The great public-versus-charter school debate is front and center in the crowded race to replace U.S. Rep. Ritchie Torres as the Bronx’s District 15 city council member. 

More money is being spent on pro-charter John Sanchez and charter-skeptic Ischia Bravo than any of the other 10 candidates running in Tuesday’s special election, which will decide who serves out the rest of Torres’ term. The choice seems clear: a vote for Bravo is a vote for unions and public schools, a vote for Sanchez is a vote for charters and development. 

“Ultimately I see investing in charter schools as a form of disinvestment. It’s almost like school segregation,” Bravo, a public school graduate endorsed by the United Federation of Teachers, said in a recent video interview. 

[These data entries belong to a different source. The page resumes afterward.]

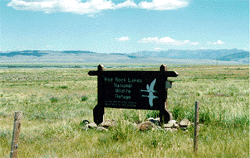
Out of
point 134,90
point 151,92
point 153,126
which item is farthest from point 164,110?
point 134,90

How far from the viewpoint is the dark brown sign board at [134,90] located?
28.1 ft

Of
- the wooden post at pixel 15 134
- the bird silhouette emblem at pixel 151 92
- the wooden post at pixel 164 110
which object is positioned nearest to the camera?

Bravo sends her two sons to private Catholic school because the public schools failed them, she said. Sanchez, like Bravo’s boys, went to Catholic school. The candidates’ similarities run even deeper. The Bronx natives are both district managers for their local community boards, and they both want to see public school kids get free broadband internet and additional programming opportunities

Recent Statements of Community District Needs for Sanchez’s District 6 and Bravo’s District 7 stress their underperforming, overcrowded public schools. They even voiced concerns about the lack of new schools side-by-side one another in a 2019 BronxTalk appearance

Despite sharing these concerns, Bravo and Sanchez differ when it comes to resolving them. 

Sanchez, a charter school board member, sees charters as opportunities for Bronx parents. 

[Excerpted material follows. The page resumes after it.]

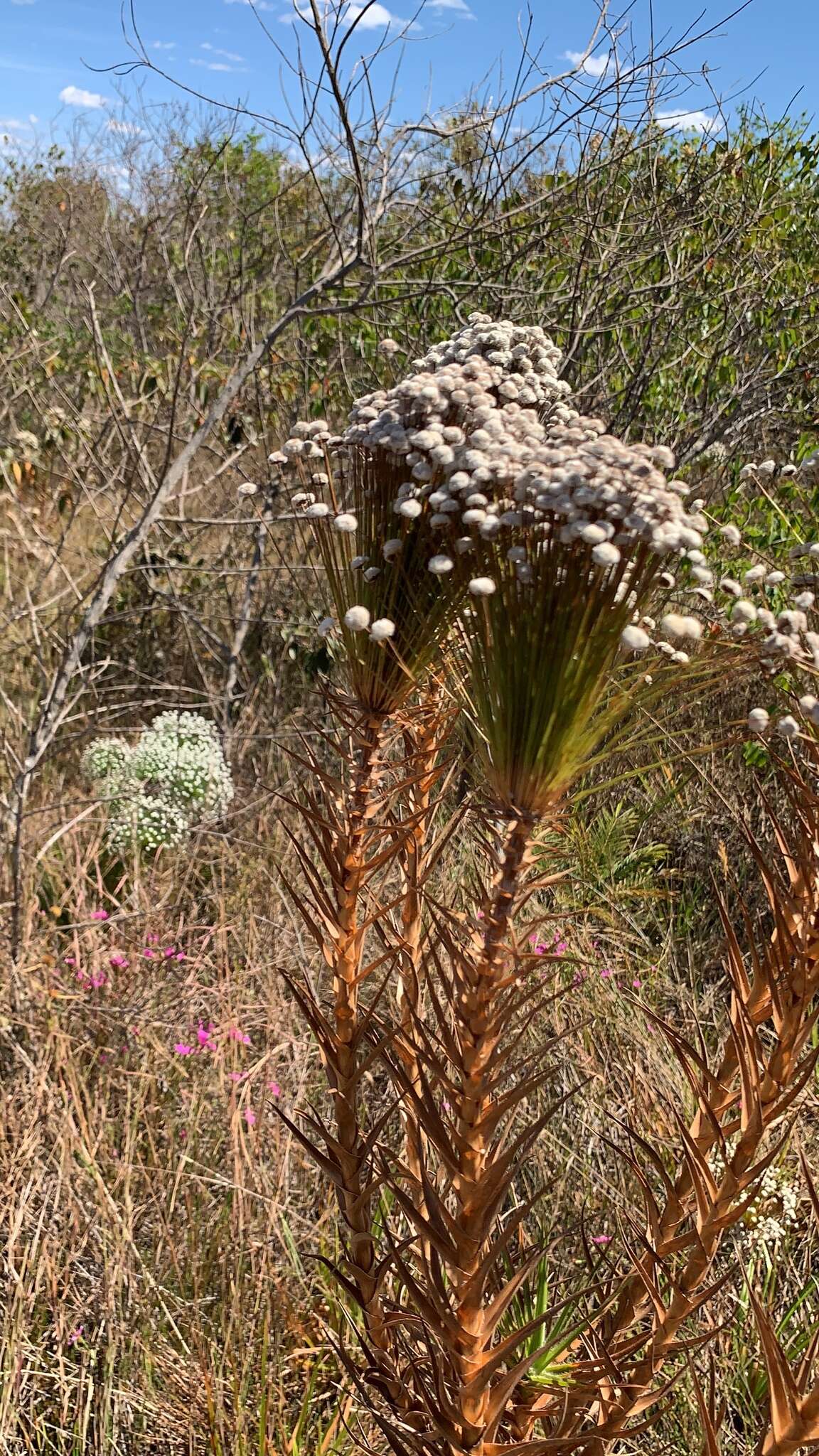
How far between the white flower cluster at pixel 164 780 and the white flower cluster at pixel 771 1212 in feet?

“The people in the 15th council district want choice, they want options, and they want the best education for their children. And I share those exact sentiments,” he said in a phone interview.

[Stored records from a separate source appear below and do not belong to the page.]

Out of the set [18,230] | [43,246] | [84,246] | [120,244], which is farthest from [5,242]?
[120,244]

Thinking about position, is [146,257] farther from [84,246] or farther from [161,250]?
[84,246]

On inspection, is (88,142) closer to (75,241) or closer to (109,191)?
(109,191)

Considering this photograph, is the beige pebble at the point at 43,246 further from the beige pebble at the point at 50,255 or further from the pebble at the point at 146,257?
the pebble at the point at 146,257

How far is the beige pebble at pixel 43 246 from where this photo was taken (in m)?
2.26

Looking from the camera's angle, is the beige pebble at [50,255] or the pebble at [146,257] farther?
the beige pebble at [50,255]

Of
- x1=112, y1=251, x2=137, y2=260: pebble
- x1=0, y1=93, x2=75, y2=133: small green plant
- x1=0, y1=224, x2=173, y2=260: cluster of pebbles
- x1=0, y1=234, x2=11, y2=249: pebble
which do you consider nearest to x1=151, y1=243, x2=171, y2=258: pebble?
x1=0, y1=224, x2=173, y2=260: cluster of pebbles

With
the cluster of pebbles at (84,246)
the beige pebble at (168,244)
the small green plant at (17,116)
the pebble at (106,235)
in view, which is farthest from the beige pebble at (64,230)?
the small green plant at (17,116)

Despite Mayor Bill de Blasio’s hostile history toward them, charter schools in New York City remain in high demand, especially in the Bronx, which has 89 charters operating across 112 school campuses. Last year enrollment in the city’s public school system fell by some 43,000 students, while charters reported a 10,000 student increase. The year prior, Bronx charters received 25,323 applications for the 9,533 available seats, according to data from The New York City Charter School Center, a charter school strategy group. The Bronx also has nine charter schools endorsed by the UFT, the greatest number out of any borough, according to its website.

Charter schools, like traditional public schools, are publicly funded and free, but managed independent of the city’s Department of Education. Critics say they drain public funds for private enterprise, and that the lack of municipal oversight allows for discriminatory education practices and limited ability for teachers to unionize. Advocates like the New York Charter Schools Association argue charters often receive less money than traditional public schools. 

Sanchez’s campaign raised eyebrows last week after The City reported that New Yorkers for a Balanced Albany, a pro-charter school PAC – largely funded by billionaire Walmart heiress Alice Walton – had spent $75,000 on pro-Sanchez mailers that said nothing about education policy. Before becoming chief executive of the New York City Charter School Center, James Merriman developed the Walton Family Foundation’s charter school grant program. Balanced Albany has now spent $116,165 on Sanchez as of March 21, according to campaign finance data. Those independent expenditures, by law, cannot be coordinated with Sanchez’s campaign.  

Sanchez said that although he had nothing to do with the mailers, their messaging didn’t stray from his ideas.

“If groups want to take off specific policies and practices from my website, well, I stand behind my policies and platforms on my website, which were crafted by working with the community,” he said. “In terms of their messaging, I can’t speak for their messaging. That’s on them.”

Bravo has not distanced herself from the independently funded mailers supporting her – she re-Tweeted a picture posted by 32BJ of two men holding the mailers paid for by the union. As of Sunday, nearly four PACs have spent $20,000 on pro-Bravo advertisements, according to the New York City Campaign Finance Board

While she prides herself on her endorsements, Bravo remains skeptical of the pro-charter dollars pouring into the race. 

“They’re looking for allies,” she said. “As a parent, I don’t think anyone is opposed to their child getting a good education. But the reason why I support my public schools is because I believe in them, I believe in our teachers, I believe in our principals.”